15 Temmuz gecesiyle ilgili neler söylemek istersiniz?

Ülkemiz 15 Temmuz tarihinde çok büyük bir tehlike atlatmış; demokrasimize karşı yapılan darbe girişimi gerek kolluk kuvvetlerimizin gerekse kahraman Türk halkının çabaları ve cesur mücadeleleri ile önlenmiştir. Bu uğurda şehit olanlara Allahtan rahmet, gazilerimize acil şifalar diliyorum. Bu yaşananların iş hayatına ve ekonomiye etkilerini değerlendirdiğimizde, demokrasi zaferinin kazanılmış olmasının bizleri geri dönüşü olmayan bir çıkmazdan kurtardığını görüyoruz. Yatırımcıların tercihi olan bir ülke olabilmek için demokrasinin vazgeçilemez bir unsur olduğunu şüphesiz kabul etmeliyiz. Her ne kadar millet olarak çok talihsiz bir tecrübe yaşasak da darbenin sadece girişim olarak kalmış olması ve başarısızlıkla sonuçlanması bizler için çok büyük bir kazanımdır. Yerli ve yabancı birçok yatırımcıya ev sahipliği yapan ESBAŞ olarak biz; gelişme alanı ile ilgili olan yatırımlarımızı gerçekleştirmek için eskisinden daha da azimli çalışacağız. Bununla kalmayıp yeni bir serbest bölge kurmak için çalışmalarımızı hızlandıracağız. Çünkü bizler Türkiye’nin bir üretim üssü olarak sahip olduğu kıymet ve değerin farkındayız ve her şeyin daha iyiye gideceği yönünde en ufak bir tereddüt taşımıyoruz.

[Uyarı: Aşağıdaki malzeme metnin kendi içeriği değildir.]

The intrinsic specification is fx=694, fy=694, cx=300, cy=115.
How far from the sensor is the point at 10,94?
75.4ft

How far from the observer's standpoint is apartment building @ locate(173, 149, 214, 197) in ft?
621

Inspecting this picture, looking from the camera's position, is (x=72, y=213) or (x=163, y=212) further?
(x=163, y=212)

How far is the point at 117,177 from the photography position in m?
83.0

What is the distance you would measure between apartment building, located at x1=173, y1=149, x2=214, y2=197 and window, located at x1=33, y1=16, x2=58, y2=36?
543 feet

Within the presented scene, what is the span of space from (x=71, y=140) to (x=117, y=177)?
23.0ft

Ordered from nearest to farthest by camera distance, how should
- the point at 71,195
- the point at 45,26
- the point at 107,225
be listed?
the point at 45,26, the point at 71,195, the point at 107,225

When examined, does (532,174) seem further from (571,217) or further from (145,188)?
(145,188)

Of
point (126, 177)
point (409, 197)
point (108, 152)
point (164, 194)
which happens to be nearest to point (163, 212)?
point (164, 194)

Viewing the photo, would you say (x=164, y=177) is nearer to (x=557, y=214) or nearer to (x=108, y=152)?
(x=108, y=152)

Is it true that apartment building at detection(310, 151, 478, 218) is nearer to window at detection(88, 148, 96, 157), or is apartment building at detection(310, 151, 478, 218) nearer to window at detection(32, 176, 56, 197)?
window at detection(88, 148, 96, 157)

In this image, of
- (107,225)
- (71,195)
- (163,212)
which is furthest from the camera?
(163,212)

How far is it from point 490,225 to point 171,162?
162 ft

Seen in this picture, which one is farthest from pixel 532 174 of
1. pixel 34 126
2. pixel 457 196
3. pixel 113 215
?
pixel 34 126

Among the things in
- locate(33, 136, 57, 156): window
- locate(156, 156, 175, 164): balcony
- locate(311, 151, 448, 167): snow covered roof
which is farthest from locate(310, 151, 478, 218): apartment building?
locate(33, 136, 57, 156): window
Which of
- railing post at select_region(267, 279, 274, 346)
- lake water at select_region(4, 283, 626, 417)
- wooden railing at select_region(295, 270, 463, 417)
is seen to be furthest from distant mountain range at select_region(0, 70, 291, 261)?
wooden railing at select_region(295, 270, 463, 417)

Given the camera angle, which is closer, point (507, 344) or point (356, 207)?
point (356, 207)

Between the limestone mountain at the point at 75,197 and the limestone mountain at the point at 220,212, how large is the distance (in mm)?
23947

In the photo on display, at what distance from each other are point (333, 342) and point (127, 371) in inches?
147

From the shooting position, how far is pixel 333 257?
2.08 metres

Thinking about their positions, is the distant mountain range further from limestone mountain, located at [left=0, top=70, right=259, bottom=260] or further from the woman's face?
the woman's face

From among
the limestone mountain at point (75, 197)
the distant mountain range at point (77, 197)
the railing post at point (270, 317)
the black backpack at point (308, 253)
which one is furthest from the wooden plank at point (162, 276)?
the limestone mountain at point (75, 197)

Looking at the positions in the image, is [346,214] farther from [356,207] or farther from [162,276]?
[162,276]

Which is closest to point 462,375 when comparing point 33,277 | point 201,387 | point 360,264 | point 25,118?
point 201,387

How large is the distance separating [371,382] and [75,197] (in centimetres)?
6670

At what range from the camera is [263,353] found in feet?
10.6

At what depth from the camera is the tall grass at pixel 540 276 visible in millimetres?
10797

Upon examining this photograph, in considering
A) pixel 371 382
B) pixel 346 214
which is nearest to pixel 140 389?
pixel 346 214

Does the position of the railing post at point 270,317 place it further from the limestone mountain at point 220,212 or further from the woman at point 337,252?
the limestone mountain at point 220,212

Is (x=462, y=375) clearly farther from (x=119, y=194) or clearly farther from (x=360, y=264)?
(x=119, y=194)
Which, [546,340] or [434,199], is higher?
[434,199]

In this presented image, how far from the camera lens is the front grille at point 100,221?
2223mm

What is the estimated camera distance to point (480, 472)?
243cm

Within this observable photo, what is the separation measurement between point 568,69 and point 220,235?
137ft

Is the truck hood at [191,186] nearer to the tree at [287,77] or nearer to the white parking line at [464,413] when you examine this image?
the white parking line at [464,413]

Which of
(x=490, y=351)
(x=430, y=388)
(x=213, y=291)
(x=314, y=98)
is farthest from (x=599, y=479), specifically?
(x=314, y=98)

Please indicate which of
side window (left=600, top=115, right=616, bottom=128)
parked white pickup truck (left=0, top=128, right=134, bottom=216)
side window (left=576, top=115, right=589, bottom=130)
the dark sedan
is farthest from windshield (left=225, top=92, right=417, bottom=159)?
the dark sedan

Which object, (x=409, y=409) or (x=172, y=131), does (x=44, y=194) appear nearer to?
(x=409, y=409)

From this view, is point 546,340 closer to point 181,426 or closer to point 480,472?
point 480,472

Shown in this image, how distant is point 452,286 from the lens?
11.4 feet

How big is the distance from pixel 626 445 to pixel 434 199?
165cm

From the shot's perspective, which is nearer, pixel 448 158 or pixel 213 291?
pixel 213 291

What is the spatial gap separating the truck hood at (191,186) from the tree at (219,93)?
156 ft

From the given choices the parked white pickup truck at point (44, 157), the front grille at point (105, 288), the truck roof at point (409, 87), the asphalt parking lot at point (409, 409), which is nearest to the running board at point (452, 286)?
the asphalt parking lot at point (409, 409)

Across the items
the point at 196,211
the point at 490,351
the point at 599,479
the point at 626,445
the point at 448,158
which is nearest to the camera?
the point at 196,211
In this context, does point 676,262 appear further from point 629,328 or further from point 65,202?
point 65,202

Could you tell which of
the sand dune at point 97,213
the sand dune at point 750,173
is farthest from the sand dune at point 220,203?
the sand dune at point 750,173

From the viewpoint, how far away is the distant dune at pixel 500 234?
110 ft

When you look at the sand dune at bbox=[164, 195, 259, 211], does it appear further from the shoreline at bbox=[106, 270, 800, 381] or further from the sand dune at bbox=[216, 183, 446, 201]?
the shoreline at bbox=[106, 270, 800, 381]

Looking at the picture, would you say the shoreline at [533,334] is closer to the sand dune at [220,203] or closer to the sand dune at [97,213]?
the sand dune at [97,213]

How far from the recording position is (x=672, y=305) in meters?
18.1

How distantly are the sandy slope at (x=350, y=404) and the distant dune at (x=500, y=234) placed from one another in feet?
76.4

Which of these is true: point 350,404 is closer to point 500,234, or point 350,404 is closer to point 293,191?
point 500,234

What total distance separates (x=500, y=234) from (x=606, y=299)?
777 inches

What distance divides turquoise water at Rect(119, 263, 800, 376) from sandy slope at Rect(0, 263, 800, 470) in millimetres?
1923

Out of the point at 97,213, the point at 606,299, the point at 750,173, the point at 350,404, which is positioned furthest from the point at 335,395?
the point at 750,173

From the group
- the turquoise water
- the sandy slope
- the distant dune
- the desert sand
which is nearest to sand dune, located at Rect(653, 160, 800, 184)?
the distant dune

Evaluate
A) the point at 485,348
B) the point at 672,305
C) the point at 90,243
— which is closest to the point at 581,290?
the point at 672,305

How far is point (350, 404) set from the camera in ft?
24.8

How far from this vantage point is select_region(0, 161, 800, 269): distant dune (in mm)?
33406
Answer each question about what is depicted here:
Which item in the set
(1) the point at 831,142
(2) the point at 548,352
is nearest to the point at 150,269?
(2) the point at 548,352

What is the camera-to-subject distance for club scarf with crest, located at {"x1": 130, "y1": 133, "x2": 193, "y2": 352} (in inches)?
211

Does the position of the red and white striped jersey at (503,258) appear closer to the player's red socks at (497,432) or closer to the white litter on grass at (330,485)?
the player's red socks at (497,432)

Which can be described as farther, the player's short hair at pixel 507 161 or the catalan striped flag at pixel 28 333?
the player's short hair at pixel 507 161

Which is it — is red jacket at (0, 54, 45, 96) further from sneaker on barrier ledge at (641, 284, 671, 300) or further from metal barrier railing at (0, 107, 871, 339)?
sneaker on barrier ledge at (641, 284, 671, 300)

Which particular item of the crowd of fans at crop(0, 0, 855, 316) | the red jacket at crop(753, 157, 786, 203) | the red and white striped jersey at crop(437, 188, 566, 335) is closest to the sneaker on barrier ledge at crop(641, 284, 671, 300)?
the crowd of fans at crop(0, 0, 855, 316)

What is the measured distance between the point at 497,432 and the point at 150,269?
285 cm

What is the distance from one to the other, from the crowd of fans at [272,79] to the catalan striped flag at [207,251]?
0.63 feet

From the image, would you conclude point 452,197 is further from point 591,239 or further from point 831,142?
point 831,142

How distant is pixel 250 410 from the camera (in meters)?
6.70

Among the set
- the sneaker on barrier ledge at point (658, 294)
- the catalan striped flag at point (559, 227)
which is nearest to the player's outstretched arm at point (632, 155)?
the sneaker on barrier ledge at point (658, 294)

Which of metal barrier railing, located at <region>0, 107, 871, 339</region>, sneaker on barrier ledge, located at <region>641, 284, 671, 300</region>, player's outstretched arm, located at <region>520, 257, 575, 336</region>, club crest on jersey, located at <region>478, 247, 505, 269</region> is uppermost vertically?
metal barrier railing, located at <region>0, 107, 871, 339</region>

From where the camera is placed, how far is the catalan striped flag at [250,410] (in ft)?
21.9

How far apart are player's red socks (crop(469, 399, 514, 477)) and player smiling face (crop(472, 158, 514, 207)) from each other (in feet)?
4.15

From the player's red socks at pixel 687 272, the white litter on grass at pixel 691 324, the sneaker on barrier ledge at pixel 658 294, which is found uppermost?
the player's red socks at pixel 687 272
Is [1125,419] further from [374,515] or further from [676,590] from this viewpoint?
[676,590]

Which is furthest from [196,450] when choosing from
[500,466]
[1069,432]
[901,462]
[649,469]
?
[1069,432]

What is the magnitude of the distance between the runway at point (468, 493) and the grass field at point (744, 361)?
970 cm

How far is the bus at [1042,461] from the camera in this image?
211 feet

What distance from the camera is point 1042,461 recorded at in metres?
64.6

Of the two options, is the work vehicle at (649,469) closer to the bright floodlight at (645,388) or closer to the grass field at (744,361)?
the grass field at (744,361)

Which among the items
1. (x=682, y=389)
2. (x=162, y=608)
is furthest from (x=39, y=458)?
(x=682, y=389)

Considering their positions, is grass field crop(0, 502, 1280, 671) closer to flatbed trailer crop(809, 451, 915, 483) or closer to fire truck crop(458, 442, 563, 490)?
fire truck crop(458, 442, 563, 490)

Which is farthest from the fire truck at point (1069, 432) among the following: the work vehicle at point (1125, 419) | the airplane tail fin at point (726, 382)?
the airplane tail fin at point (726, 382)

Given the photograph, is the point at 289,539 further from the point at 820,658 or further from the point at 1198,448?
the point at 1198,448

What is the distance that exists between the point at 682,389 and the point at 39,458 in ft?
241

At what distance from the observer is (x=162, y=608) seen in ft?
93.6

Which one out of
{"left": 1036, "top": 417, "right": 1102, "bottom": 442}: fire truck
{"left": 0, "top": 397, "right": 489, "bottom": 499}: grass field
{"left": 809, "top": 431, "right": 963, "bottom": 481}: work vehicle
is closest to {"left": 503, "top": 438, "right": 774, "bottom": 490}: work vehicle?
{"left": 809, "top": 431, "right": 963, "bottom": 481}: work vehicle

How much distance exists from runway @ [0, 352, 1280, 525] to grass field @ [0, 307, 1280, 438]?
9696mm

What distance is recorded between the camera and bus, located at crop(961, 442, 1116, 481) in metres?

Zor bir dönemde yatırım yapacaksınız, bu duruma yabancı yatırımcıların size aktardığı görüşler var mıdır?

Bazı yabancı yatırımcıların Türkiye’de darbe girişimi öncesinde yaşanan terör olaylarını da göz önüne alınarak can güvenliği konusunda endişeleri olduğunu belirtiyorlardı. Şimdi bu endişe hızla pozitif yönde değişiyor. Dünyada yaşanan olaylara baktığımızda maalesef terörün ülkesi, dini ve ırkı olmadığını görüyoruz. Ne yazık ki birçok ülkede terörün yarattığı dehşete yüreğimiz yanarak şahit olduk ve bunların sonucunda ne kadar gelişmiş olsa da, güvenlik önlemleri alınmış olsa da, talihsiz olayların her yerde yaşanabileceğini gördük. Bu bakımdan Türkiye’nin yatırım için güvenli olmadığını söylemenin adil ve objektif bir yargı olduğuna inanmıyorum. Darbe girişiminden sonraki ilk iş gününde tüm ekonomik hayatın aksamadan devam etmesi aslında kriz yönetimimizin ne kadar iyi bir boyutta olduğunu göstermiştir.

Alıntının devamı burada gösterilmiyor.